What you are asked to do » Every line from the line containing "How far away from" through the final line of the data is to be printed exactly; no other line is to appear.

*** Supplied data

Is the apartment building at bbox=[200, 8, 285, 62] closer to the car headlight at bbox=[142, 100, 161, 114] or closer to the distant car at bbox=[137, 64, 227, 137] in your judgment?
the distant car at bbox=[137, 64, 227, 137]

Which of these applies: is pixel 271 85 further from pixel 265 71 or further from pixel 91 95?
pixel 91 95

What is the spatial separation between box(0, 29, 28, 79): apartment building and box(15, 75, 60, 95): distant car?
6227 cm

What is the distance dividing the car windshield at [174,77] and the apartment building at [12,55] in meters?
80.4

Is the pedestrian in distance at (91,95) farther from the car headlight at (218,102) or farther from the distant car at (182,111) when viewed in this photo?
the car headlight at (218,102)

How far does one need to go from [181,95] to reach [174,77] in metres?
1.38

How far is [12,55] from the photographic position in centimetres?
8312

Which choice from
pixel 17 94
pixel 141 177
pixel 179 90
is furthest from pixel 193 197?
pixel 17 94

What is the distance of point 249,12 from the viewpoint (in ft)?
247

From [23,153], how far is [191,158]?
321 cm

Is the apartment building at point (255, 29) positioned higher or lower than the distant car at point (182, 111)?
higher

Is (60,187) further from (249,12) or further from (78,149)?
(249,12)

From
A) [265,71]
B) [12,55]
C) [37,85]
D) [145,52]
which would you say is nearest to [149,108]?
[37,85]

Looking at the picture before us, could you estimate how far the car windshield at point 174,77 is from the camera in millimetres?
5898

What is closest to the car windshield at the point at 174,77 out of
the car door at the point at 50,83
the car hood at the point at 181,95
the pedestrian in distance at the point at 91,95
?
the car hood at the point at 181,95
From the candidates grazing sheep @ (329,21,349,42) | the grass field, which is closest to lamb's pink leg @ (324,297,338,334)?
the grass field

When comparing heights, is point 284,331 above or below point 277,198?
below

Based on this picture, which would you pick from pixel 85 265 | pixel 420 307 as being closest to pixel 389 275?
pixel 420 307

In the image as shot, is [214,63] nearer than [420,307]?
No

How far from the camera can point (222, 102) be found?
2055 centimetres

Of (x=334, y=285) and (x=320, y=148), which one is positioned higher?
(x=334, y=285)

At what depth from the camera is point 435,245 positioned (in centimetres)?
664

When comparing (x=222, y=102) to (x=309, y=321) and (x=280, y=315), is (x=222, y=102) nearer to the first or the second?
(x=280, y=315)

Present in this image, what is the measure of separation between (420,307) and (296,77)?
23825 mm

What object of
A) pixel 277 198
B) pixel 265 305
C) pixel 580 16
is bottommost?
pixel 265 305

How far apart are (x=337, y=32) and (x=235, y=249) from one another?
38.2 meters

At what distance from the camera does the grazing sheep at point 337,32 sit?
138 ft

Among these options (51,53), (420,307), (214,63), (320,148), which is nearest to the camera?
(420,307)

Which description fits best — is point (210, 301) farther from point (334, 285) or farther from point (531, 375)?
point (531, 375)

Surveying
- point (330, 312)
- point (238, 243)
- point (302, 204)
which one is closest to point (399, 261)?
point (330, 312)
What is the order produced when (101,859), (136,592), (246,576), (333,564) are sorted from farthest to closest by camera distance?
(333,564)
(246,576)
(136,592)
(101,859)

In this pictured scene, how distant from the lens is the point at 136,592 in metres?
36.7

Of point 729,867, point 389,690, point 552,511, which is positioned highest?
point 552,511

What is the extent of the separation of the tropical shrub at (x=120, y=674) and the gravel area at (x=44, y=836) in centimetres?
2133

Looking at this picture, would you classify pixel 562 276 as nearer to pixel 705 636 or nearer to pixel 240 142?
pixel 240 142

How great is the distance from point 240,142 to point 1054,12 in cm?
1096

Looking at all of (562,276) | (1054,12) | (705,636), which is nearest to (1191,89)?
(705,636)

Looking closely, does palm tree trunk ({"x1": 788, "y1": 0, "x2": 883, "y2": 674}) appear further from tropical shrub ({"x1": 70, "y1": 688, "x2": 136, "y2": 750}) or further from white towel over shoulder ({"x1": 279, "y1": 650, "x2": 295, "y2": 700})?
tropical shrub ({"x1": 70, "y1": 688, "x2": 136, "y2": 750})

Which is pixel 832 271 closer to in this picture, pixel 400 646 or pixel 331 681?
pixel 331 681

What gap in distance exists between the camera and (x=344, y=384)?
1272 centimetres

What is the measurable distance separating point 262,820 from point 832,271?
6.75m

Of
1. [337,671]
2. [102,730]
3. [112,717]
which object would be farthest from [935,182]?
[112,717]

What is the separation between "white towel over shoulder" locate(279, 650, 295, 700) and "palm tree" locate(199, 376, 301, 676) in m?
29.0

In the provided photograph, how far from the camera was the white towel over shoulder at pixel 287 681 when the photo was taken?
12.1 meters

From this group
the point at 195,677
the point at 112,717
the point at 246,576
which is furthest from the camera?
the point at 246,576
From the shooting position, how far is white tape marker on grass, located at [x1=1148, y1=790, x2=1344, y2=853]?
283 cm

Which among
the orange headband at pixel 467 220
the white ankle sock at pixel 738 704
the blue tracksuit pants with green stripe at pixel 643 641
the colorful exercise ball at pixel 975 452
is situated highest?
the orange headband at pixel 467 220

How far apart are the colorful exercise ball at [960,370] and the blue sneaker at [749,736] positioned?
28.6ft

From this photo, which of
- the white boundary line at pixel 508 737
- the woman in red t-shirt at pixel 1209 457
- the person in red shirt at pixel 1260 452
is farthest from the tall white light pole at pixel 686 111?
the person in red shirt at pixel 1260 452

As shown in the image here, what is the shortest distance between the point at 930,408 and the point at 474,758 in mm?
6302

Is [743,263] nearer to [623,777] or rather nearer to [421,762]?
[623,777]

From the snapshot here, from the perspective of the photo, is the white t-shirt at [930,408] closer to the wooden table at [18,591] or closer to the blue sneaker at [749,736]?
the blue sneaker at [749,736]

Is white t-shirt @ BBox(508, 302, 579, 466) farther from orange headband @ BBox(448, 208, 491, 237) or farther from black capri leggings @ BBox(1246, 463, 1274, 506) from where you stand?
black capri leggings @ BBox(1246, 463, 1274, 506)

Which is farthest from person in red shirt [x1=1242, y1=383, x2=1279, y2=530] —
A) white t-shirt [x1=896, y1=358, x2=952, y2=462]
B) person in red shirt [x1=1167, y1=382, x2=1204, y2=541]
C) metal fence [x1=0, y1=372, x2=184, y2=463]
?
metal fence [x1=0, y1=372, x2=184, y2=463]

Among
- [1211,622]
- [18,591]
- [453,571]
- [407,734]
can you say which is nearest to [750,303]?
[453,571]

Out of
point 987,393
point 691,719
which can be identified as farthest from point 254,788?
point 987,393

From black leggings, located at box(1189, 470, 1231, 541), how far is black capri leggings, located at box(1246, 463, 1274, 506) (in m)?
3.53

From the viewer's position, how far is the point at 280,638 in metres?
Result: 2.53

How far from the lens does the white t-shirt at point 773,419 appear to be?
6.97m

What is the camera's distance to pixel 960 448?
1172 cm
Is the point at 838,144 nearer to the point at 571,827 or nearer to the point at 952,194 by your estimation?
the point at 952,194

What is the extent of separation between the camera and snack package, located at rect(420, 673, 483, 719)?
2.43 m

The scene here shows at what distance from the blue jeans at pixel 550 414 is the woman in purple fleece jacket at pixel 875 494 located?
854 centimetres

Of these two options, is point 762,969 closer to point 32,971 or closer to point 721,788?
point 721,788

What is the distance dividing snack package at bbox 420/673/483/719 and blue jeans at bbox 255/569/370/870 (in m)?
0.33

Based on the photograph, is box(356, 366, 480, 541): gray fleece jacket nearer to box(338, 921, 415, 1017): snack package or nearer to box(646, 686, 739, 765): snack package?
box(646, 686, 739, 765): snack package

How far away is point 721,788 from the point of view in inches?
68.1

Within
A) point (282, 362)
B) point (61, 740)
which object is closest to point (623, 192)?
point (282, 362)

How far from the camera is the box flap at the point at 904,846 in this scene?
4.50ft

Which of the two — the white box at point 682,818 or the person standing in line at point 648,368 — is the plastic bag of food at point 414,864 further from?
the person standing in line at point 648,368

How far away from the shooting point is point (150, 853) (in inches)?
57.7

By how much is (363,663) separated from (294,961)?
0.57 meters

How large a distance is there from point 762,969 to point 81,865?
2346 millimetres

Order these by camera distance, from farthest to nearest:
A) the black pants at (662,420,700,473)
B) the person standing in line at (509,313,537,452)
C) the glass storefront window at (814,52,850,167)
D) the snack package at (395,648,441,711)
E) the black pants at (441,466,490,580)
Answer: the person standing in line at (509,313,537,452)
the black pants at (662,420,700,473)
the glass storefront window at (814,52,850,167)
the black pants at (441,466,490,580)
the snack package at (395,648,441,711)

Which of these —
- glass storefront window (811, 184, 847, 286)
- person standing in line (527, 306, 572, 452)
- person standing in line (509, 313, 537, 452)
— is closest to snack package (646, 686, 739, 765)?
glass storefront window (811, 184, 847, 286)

******

Correct output »
How far away from the shooting point is point (150, 853) (in inches)?
57.7

By how much is (363,663) separated from (294,961)?
0.57 meters

How large a distance is there from point 762,969 to point 81,865?
2346 millimetres

Order these by camera distance, from farthest to nearest:
A) the black pants at (662,420,700,473)
B) the person standing in line at (509,313,537,452)
C) the glass storefront window at (814,52,850,167)
D) the snack package at (395,648,441,711)
E) the black pants at (441,466,490,580)
Answer: the person standing in line at (509,313,537,452)
the black pants at (662,420,700,473)
the glass storefront window at (814,52,850,167)
the black pants at (441,466,490,580)
the snack package at (395,648,441,711)

Which of these —
- glass storefront window (811, 184, 847, 286)
- person standing in line (527, 306, 572, 452)
- person standing in line (509, 313, 537, 452)
— is closest to snack package (646, 686, 739, 765)?
glass storefront window (811, 184, 847, 286)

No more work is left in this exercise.